Minimizing Errors Helps Fund Firms Retain Investors

MIAMI - David Driskill doesn't believe in chance. He believes in statistics. The co-founder of National Quality Review of Boston says that statistics prove that even by reducing the margin of error slightly, mutual fund companies can increase investor retention.

"When we make a mistake, we are more likely to lose a shareholder," said Driskill during a presentation at The National Investment Company Service Association conference here last month. And with that shareholder go his or her assets, fees and commissions.

While all investment companies are concerned about errors, few can actually quantify the dollar value of the cost. Yet identifying that number can become a critical tool that separates one mutual fund from another in an increasingly crowded and sideways-moving marketplace. "That's a real prevention strategy," said Driskill in a subsequent interview. "If you know that data, you can go after preventing errors on a go-forward basis."

For retail investors, that means better overall customer service. For fund companies, it's a solid business plan.

"Retaining investors may be less expensive than always being on the quest to find new investors," said Geoff Bobroff, principal of Bobroff Consulting in East Greenwich, R.I.

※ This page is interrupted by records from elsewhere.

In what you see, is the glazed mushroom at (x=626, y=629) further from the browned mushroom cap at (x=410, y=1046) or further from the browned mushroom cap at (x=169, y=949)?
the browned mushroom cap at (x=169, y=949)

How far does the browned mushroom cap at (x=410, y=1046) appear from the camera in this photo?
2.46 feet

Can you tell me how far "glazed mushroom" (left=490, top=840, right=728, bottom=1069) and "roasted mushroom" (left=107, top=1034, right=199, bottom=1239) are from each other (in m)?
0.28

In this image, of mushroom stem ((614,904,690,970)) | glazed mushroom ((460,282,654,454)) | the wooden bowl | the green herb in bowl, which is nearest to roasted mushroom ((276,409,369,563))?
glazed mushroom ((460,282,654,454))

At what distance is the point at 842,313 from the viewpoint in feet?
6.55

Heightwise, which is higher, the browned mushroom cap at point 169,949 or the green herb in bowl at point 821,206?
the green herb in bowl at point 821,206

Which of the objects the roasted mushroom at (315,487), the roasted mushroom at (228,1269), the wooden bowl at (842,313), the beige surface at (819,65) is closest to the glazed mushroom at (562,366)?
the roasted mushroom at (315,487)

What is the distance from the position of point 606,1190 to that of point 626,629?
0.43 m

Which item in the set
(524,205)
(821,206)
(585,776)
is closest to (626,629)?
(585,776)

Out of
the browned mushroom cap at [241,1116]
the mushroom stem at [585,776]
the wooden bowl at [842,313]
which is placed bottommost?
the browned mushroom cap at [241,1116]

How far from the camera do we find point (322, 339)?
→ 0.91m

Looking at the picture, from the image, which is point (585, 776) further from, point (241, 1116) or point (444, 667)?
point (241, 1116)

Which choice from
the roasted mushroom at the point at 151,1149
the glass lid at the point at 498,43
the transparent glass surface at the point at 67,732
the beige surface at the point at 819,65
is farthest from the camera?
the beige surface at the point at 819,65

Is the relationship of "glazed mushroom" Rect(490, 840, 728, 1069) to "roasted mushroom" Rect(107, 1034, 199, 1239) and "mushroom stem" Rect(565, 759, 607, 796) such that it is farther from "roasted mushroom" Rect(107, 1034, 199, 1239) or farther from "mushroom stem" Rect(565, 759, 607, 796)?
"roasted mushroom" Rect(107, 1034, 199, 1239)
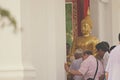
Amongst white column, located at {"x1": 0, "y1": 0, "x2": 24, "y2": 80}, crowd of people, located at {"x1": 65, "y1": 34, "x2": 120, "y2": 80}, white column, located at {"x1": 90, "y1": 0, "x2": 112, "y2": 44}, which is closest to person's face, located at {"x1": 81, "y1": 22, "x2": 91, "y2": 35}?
white column, located at {"x1": 90, "y1": 0, "x2": 112, "y2": 44}

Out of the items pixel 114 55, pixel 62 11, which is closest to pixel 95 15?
pixel 62 11

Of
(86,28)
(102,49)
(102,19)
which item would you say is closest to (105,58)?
(102,49)

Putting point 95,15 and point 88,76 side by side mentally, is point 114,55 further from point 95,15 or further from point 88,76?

In the Darwinian world of mutual funds, performance comes first, said Jason Karceski, an associate professor of finance at the University of Florida's Warrington Business School. But the fiercest competition, especially in a down market, Driskill countered, takes place between the funds clustered around the benchmark, where relatively uniform performance makes service the primary means for a fund to distinguish itself.

"People tend to be more forgiving about investment result shortfalls, versus screwing up their account," through posting incorrect performance, misdirecting an order or prematurely liquidating shares, Bobroff said. And a fraction of those clients will respond by pulling their portfolios.

With the average account valued at, conservatively, about $12,000, losing one or two shareholders may not seem like a big deal. But companies that take an honest look at the number of mistakes employees make, and the potential losses, could be surprised, Driskill said.

In 2004, National Quality Review conducted a survey of manual transactions. Based on those findings, the company estimated that an average mutual fund company made 24,400 financial errors that year, not counting non-financial errors, such as misspelling a client's name or failing to change a mailing address. Although Driskill emphasized that figure is only a broad average based on a wide range of data and represents only a tiny proportion of total transactions that a company may process each year, the impact is still measurable.

In 2000, TARP, which later merged with Customer Insites to become e-satisfy of London, found that 20% of retail banking customers who found financial errors in their accounts were likely to pull their money out and go to a competitor.

But because retail fund investors typically scrutinize their statements infrequently - the average investor interacts with his or her fund complex fewer than five times a year - and because moving between mutual funds involves far more energy and paperwork than hopping between, say, checking accounts, when it comes to migrating between mutual funds, Driskill cut that number in half, to 10%.

That statistic, combined with the estimated number of errors, and the average account value, means that processing errors alone may have cost the average mutual fund company about $29.28 million in managed assets in 2004.

Plug in the proportion a specific advisor charges in fees - usually a basis point-anchored figure that varies from company to company - and fund complexes can calculate the bottom-line effect of error on profits.

Some may say that's the cost of doing business. But Driskill calls it "the cost of quality."

It might seem like peanuts at first blush - perhaps only a few hundred thousand dollars in a billion-dollar fund. But it might also mean five fewer employees, or 10 support staff. And if the number of employees drops but the workload remains consistent, more mistakes are likely, and the potential for losing customers continues to creep upward.

Successful funds, however, anticipate errors and control them, Driskill said, and one way to reduce errors is to increase training. Too often, he said, fund executives confuse customer satisfaction with courteous representatives. But service training transcends manners; it means accuracy. "If I've got a fund that outperforms the market, I can be Attila the Hun, but I can't make mistakes," he said.

Years ago, top-performing funds, on average, provided seven days' more training than their average-performing counterparts, he said. In the go-go late 90s, as transaction volumes increased, top performers' errors remained steady, while errors in the average fund spiked.

Today, the strategies have changed slightly. Rather than provide more formal training at the outset, top-performers emphasize consistent quality from day one, through employee reviews, regular reports and quality-strategy meetings. "It's continuously providing input and focusing on quality" through regular internal spot-checks, Driskill said.

Quality control also means making sure not to outsource any task a company's own staff hasn't mastered. "If you don't do it well, what are the odds anyone else is going to it well?" Driskill asked.

Finally, companies should also adopt or devise a "best practice" approach that gels with their own firm's philosophy and culture, and then stick to it. "They all work, and the reason they all work is because at the bottom, they are anchored to statistical tools," Driskill said.